1998 book by Ralph Fletcher

Flying Solo is a young adult novel written by Ralph Fletcher, first published in 1998 (first edition).

==Plot==
On April 28th, Mr. Fabiano, a sixth-grade teacher, is out of school. His substitute teacher calls in sick herself. Due to an administrative error, another substitute is not called. When Mr. Fabiano's class arrives, they discover that their substitute teacher has not arrived. The class decides they will not report this to administration and decide to run the classroom by themselves. The students follow the instructions left by their teacher, and all goes fairly smoothly. The day, spent mostly-unattended, gives the class an opportunity to work out some of their feelings and problems. A major issue in the class is the death of one of the students, Tommy, back in October. At the end of the school day, there is a special assembly during which all of the teachers are supposed to come up onstage.
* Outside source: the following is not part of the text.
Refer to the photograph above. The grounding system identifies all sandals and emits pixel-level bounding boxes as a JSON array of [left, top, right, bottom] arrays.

Mr. Fabiano's class is caught when there is no substitute around to go onstage, and they admit to their decision. The novel ends with opinions from the students on whether they did the right thing.

==Characters==
- Mr. Sal Fabiano — A handsome and beloved sixth grade teacher.
- Rachel White — The de facto protagonist. Rachel has been mute for six months since Tommy died six months earlier, the day after she told him off. She has a major interest in flying and planes.
- Tommy Feathers — An awkward boy, formerly in Mr. Fabiano's class, who died of natural causes six months earlier. He had an extreme crush on Rachel, giving her gifts and making her food, which made her uncomfortable.
- Bastian Fauvell — A sarcastic and rebellious Air Force brat. It's his last day of school before he moves to Hawaii.
- Sean O'Day — A shy boy from a poor family. His father is an alcoholic with a much younger girlfriend. He has a crush on Rachel.
- Karen Ballard — The natural leader of the class who was basically the teacher for the day, also class president.
- Jessica Cooke — The only member of the class that questions the students running the class for the day.
- Christopher Ransom — An obnoxious and spoiled rich boy, that irritates most of the class.
- Missy — Rachel's best friend, who is also overweight and insecure. She usually acts as Rachel's interpreter.
- Rhonda — A sassy girl who is also brave and competitive.
- Sky — An quiet boy from California who is a good surfer.
- John LeClerc — Bastian's best friend, a troublemaker. He was out sick for most of the school day but Bastian "snuck him into" school so they could hang out before Bastian moved.

==Themes==
Several of the topics explored in the novel include selective mutism, death, and grief.

==Reception==
Susan P. Bloom in her review for Horn Book Magazine was positive, saying "this kaleidoscopic novel is more thoughtful and poignant than most school stories, while still appropriately leavened with comic moments"; it "demonstrates an utter respect for its characters and its readers, who will appreciate the honest and uncondescending portrayals." Julie Siebecker reviewing for School Library Journal said that "the prose is economical but not sparse, and the characters are developed as sketches rather than in-depth portraits, which helps keep the book moving briskly. Not a must-have but a worthwhile purchase." Nancy J. Johnson in her review for The Reading Teacher said that "Fletcher's characters are realistic and complicated. They rely on the writing lessons Mr. Fabiano taught them to explain, understand and uncover the challenges of growing up and facing independence."